De acordo com a WTorre, as palestras foram devidamente remuneradas e os recibos estão à disposição para consultas. "Assim como o ex-ministro Antonio Palocci, outras figuras expoentes do cenário macroeconômico e político do País, tais como o ex-ministro Antonio Kandir e o executivo Alcides Tápias, estiveram na empresa, à convite da WTorre, para proferir palestras sobre temas diversos para o staff, prospects e outros convidados da companhia", salientou a assessoria. "Por fim, gostaríamos de acrescentar que, esta relação, comercial e dentro das práticas da boa governança corporativa, foi alvo de questionamento público por parte de um veículo de comunicação, em 2010. A Procuradoria Geral da União (PGU) avaliou minuciosamente o contrato entre o ex-ministro Antonio Palocci e a WTorre e não encontrou qualquer irregularidade, tornando público parecer neste sentido", prosseguiu, acrescentando que todos os documentos referente à contratação do ex-ministro, tanto as notas fiscais emitidas pela Projeto, quanto o parecer da Procuradoria Geralda União estão à disposição, caso queira consultá-los.

A Souza Cruz informou que contratou a Projeto para a prestação de serviços de consultoria econômica, consistentes na análise da conjuntura político-econômica do país e das perspectivas de sua evolução no curto, médio e longo prazo. "A escolha da Projeto Consultoria deveu-se ao reconhecido conhecimento técnico e relevante experiência como Ministro da Fazenda de seu sócio majoritário, Antonio Palocci. Os referidos serviços foram prestados por um período total de 3 anos e 4 meses."
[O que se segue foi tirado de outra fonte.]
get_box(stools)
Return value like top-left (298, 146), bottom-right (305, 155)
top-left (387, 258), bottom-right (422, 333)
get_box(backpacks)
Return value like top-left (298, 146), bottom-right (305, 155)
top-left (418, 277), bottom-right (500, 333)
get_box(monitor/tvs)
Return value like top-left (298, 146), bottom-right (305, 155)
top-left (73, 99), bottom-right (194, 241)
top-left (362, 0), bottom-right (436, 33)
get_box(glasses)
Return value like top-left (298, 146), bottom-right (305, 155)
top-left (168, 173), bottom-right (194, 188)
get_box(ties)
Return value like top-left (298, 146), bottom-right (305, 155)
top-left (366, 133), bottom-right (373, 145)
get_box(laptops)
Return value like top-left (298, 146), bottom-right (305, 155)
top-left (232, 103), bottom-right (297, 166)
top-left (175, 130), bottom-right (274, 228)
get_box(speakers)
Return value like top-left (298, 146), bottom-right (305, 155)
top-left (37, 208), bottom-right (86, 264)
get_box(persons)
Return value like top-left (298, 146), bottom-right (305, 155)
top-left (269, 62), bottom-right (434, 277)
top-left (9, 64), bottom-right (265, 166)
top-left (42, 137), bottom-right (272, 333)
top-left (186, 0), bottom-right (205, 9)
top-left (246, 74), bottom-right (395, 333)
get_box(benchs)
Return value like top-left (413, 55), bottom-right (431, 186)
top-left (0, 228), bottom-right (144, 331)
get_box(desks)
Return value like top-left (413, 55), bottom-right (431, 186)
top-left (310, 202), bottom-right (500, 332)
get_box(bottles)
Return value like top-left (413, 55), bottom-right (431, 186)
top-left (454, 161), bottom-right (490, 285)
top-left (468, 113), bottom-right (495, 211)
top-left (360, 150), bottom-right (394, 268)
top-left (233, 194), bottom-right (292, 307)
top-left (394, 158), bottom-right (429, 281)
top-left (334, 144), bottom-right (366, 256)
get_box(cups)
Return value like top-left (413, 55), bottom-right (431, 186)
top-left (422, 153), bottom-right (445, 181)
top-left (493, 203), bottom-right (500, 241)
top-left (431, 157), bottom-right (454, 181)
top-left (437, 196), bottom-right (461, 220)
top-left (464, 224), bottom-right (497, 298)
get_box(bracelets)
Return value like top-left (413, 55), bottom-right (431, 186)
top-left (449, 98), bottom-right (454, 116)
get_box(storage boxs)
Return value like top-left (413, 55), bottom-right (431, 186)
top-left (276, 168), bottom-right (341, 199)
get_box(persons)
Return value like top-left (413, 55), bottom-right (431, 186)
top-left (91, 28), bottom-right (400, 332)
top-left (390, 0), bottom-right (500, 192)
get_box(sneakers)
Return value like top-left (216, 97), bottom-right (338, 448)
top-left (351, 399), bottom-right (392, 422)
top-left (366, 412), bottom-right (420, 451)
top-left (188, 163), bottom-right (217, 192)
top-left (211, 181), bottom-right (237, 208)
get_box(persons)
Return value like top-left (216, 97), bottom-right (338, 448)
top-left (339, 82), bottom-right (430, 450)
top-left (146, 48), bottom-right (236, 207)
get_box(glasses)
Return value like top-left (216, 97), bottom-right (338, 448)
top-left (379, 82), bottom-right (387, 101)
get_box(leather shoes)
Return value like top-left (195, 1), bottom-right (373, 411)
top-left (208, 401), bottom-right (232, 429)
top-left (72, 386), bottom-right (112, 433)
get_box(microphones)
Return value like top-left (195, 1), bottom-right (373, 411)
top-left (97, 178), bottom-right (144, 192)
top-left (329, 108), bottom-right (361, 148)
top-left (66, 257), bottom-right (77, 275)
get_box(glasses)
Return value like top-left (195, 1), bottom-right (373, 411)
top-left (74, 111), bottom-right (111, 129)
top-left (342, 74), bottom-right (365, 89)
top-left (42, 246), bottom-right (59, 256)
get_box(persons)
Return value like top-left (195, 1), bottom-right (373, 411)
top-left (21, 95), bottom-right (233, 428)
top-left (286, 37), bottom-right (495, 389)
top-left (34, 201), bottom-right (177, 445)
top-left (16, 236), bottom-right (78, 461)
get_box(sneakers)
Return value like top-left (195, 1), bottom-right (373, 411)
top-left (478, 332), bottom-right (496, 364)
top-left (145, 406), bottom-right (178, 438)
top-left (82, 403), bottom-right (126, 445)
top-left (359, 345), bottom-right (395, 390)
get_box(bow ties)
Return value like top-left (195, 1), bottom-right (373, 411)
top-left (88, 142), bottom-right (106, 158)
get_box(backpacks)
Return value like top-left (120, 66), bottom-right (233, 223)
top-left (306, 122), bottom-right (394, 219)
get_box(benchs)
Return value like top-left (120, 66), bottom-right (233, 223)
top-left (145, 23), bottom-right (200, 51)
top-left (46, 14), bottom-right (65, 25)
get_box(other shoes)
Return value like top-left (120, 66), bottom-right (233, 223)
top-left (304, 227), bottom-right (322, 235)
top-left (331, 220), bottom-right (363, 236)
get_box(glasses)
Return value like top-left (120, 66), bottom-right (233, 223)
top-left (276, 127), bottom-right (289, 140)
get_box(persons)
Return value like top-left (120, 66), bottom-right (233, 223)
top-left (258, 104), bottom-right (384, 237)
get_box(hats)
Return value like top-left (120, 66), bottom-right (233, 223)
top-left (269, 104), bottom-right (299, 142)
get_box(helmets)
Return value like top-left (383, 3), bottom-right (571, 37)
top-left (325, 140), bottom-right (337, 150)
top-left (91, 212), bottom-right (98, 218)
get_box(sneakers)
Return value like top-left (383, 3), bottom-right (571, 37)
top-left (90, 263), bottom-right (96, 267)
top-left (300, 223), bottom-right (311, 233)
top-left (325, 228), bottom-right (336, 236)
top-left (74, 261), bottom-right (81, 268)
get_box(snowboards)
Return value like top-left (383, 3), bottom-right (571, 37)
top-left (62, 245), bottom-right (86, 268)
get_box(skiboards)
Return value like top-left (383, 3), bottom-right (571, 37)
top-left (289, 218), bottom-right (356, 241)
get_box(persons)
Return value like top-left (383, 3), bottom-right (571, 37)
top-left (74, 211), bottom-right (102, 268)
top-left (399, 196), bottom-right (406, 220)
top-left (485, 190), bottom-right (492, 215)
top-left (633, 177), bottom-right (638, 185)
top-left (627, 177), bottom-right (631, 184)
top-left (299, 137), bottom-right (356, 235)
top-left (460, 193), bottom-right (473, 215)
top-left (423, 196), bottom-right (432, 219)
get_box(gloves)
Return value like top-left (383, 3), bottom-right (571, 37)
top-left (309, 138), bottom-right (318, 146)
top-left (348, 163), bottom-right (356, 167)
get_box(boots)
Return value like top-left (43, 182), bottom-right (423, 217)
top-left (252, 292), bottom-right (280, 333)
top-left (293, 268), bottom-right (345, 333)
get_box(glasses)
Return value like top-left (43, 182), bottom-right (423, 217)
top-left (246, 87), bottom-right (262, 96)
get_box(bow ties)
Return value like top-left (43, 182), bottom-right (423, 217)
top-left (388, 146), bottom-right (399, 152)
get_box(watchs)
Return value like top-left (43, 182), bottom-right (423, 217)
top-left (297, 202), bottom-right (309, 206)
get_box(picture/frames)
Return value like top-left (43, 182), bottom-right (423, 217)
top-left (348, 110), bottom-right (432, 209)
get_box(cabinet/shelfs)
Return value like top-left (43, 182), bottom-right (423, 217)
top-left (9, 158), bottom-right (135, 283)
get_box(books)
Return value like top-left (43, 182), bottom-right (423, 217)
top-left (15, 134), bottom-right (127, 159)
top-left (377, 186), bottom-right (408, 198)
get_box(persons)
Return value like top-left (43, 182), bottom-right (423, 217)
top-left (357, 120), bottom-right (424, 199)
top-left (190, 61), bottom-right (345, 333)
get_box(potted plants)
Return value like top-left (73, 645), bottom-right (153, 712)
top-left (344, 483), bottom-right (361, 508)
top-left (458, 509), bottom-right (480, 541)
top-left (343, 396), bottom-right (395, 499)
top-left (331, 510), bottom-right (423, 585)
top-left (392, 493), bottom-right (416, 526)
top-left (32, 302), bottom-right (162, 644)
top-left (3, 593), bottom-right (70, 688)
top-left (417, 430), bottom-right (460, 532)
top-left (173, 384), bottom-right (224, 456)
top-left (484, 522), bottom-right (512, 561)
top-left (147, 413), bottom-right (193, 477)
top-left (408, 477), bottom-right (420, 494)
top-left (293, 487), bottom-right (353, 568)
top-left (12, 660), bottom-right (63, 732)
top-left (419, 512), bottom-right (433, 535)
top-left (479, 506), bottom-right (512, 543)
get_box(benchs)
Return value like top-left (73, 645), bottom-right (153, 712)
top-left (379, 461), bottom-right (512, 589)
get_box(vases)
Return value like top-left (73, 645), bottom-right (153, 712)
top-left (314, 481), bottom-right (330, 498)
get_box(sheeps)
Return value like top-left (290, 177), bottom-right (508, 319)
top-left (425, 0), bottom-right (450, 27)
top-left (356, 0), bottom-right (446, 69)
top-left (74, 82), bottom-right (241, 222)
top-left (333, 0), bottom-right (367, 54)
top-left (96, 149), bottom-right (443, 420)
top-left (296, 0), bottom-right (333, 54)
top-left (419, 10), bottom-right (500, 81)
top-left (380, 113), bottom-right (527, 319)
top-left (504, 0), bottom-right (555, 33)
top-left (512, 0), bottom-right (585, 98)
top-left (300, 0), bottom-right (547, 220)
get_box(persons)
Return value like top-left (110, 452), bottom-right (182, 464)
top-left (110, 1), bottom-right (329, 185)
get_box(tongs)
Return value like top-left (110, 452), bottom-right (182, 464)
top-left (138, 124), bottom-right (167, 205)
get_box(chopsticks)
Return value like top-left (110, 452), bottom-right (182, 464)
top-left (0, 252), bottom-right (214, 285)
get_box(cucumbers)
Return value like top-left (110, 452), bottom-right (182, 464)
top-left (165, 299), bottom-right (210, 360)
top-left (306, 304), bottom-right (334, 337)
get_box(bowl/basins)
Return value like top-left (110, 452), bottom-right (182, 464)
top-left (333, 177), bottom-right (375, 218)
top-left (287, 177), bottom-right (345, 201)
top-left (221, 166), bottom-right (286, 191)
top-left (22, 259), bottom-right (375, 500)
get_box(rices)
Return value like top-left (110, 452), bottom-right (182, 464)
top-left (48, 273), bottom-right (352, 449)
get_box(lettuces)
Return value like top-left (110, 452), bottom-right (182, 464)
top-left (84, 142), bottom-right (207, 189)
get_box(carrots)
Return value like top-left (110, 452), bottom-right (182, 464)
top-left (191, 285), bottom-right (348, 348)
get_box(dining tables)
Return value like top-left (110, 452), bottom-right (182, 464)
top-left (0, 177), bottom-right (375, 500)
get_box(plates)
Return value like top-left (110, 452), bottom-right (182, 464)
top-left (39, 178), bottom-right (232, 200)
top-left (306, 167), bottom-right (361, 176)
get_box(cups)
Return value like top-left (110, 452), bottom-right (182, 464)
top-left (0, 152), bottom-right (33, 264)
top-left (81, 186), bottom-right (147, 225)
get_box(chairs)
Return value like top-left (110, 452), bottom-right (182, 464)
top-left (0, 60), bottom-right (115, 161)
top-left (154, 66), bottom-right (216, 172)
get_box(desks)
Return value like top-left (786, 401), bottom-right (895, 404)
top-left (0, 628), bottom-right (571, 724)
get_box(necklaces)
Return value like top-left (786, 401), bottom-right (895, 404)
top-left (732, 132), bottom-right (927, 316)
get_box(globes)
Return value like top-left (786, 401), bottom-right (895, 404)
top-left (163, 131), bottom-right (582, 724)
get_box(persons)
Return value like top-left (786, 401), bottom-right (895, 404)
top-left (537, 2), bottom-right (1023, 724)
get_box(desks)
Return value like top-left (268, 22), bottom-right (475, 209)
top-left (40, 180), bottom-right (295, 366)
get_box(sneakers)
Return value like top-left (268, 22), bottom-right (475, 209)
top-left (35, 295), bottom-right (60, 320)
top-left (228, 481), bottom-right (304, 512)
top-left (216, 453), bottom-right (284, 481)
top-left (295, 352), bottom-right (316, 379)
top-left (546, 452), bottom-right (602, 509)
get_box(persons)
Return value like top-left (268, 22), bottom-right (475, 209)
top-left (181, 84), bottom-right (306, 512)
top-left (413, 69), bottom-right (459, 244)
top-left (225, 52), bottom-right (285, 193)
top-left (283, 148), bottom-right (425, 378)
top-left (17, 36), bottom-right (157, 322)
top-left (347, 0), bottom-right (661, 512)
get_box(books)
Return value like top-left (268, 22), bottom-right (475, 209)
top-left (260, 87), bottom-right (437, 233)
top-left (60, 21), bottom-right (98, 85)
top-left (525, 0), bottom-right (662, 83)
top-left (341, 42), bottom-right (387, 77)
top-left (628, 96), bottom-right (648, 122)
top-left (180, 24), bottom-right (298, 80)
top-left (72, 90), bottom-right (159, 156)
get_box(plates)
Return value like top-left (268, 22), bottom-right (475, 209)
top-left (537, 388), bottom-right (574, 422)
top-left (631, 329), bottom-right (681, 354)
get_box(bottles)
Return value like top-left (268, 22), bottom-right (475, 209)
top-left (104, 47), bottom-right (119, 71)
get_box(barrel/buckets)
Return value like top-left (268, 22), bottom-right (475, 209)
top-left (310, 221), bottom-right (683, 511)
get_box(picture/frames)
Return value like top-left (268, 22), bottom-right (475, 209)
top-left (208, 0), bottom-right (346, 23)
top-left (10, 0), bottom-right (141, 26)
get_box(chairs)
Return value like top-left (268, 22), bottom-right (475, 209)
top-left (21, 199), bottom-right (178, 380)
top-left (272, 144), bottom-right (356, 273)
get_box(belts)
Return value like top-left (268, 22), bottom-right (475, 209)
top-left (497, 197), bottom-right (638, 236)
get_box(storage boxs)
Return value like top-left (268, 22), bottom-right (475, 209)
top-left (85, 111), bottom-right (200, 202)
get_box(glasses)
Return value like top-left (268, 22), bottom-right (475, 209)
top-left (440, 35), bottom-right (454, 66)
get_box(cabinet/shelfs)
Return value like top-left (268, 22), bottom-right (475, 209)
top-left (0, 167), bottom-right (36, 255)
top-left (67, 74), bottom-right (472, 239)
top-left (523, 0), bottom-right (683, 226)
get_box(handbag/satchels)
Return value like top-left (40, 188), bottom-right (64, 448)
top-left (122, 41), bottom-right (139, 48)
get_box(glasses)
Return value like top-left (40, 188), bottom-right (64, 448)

A Multiplan, por sua vez, disse que a Projeto Consultoria elaborou estudos e prestou serviços de consultoria que compreendiam a realização de reuniões, apresentações e relatórios. "Todos os serviços foram prestados satisfatoriamente de acordo com o escopo do contrato."

A assessoria de imprensa de PAIC Participações informou que contratou a empresa Projeto para a prestação de serviços de consultoria financeira e empresarial.

A TV Sul de Minas esclareceu que a Projeto foi contratada especificamente para elaboração de um estudo socioeconômico da Região Sul de Minas. "A contratação ocorreu em outubro de 2011 e o estudo, consistente e detalhado, foi devidamente entregue na data acordada para subsidiar a decisão estratégica de dividir a cobertura do território da TV Sul de Minas em duas emissoras, considerando o potencial do mercado da região. O estudo foi desenvolvido pelos senhores André Palocci e Adrian Ortega."

A CAP Pioneira destacou que a Projeto foi contratada, em março de 2012, para avaliar um investimento de seus sócios no interior do Estado da Bahia, efetivamente realizado alguns meses depois. "O estudo foi desenvolvido pelos senhores André Palocci e Adrian Ortega."

TV Sul de Minas e CAP Pioneira ainda esclareceram que, em seus e-mails, "não têm atividades vinculadas, tampouco similares, sendo que o objeto das contratações tiveram finalidades distintas".

A Arteris explicou que identificou em seus arquivos contrato referente a serviço de consultoria econômica prestado pela Projeto entre janeiro de 2009 e abril de 2010, totalizando R$ 300 mil. "Os atuais acionistas assumiram as operações da Arteris em aquisição de ativos concretizada em dezembro de 2012."

A JGP informou que contratou a Projeto para prestar serviços de consultoria sobre conjuntura político-econômica, realizando pagamentos mensais de R$ 10.000,00, em duas etapas: de maio a dezembro de 2007 e de abril de 2008 a maio de 2010. "É prática comum entre empresas de gestão de recursos a contratação de consultorias para auxiliar na construção de cenários macroeconômicos e políticos."

A Amil, por sua vez, informou que não comenta contratos sob confidencialidade entre entes privados. "A empresa está à disposição das autoridades para qualquer esclarecimento que se fizer necessário."